▶ [DIRECTIONS FOR THIS TASK]: Turn each line of the records below into an item of a numbered list, and leave out the blank lines.

:: EXCERPTED DATA ::

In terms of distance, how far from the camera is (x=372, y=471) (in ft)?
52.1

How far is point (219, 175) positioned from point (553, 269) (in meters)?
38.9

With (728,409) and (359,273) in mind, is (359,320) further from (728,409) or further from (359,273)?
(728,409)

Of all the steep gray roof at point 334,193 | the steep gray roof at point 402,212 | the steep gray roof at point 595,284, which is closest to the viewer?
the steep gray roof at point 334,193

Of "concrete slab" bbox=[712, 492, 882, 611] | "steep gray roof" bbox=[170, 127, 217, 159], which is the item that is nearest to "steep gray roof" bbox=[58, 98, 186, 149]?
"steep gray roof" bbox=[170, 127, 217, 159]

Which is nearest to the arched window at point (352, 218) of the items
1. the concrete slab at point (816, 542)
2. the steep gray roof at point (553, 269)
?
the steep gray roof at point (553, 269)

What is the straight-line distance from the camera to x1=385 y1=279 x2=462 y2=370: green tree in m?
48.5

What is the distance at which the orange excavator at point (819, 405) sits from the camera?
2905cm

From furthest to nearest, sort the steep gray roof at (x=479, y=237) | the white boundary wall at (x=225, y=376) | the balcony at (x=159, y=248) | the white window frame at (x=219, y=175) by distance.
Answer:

:::

▶ [EXERCISE ANSWER]:
1. In terms of distance, how far from the camera is (x=372, y=471) (in ft)?
2. 52.1
3. How far is point (219, 175) positioned from point (553, 269) (in meters)?
4. 38.9
5. With (728,409) and (359,273) in mind, is (359,320) further from (728,409) or further from (359,273)?
6. (728,409)
7. Of all the steep gray roof at point 334,193 | the steep gray roof at point 402,212 | the steep gray roof at point 595,284, which is closest to the viewer?
8. the steep gray roof at point 334,193
9. Of "concrete slab" bbox=[712, 492, 882, 611] | "steep gray roof" bbox=[170, 127, 217, 159], which is the item that is nearest to "steep gray roof" bbox=[58, 98, 186, 149]?
10. "steep gray roof" bbox=[170, 127, 217, 159]
11. Which is nearest to the arched window at point (352, 218) of the items
12. 1. the concrete slab at point (816, 542)
13. 2. the steep gray roof at point (553, 269)
14. ?
15. the steep gray roof at point (553, 269)
16. What is the straight-line distance from the camera to x1=385 y1=279 x2=462 y2=370: green tree in m?
17. 48.5
18. What is the distance at which the orange excavator at point (819, 405) sits from the camera?
19. 2905cm
20. From furthest to nearest, sort the steep gray roof at (x=479, y=237) | the white boundary wall at (x=225, y=376) | the balcony at (x=159, y=248) | the white window frame at (x=219, y=175) by distance.
21. Answer:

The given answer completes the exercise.